Usage
FastaParser allows parsing and writing FASTA files. It also provides classes that represent individual FASTA sequences and individual letter codes, which can be used independently of the parsing and writing classes. The classes provided by FastaParser are described in detail in the API Specification section of this documentation.
To use FastaParser in a project:
import fastaparser
Reading FASTA files
To read a FASTA file with FastaParser the file should first be opened for reading:
with open('fasta_file.fasta', 'r') as fasta:
...
or
fasta = open('fasta_file.fasta', 'r')
Then the opened file handle should be passed to the Reader
class:
reader = fastaparser.Reader(fasta)
reader
is an iterator of the FASTA sequence/s contained in the fasta file.

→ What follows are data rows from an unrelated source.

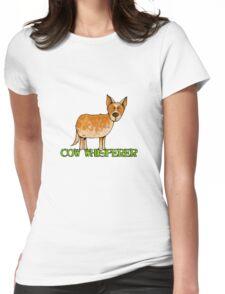 cow whisperer (red heeler) T-Shirt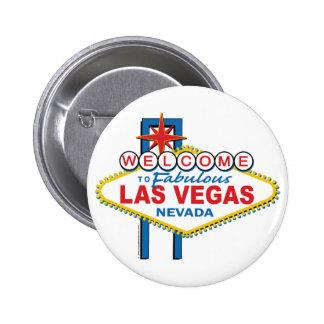 Boa vinda a Las Vegas fabuloso Bóton Redondo 5.08cm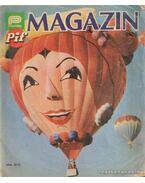 Pajtás Magazin Pif 1986.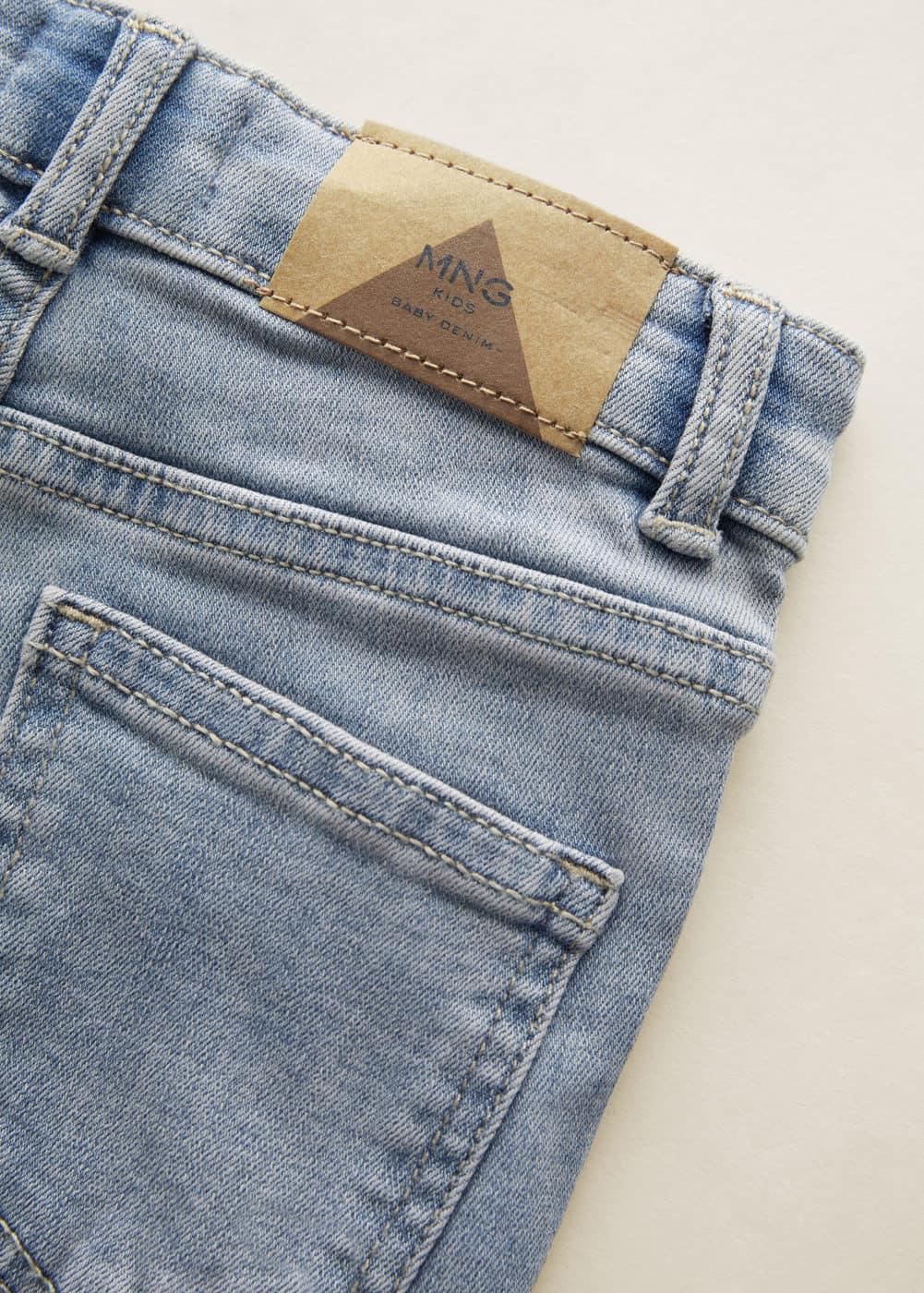 Mango - Jeans slim-fit  - 4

Therefore, to parse the sequence/s:
for sequence in reader:
sequence.id # do something with the id
sequence.description # do something the description
sequence.sequence # do something with the sequence of nucleotides/aminoacids
By default the reader parses the FASTA sequences into FastaSequence
objects,
which are feature rich.
This behaviour can be changed by instantiating the Reader
class with a different parse_method
parameter.
The default value of parse_method
is 'rich'
, the alternate value is 'quick'
:
reader = fastaparser.Reader(fasta, parse_method='quick')
This alternate method of parsing FASTA files simply parses the header and sequence of each FASTA into individual properties. It's faster than the default but lacks features.
for sequence in reader:
sequence.header # do something with the header (contains the '>')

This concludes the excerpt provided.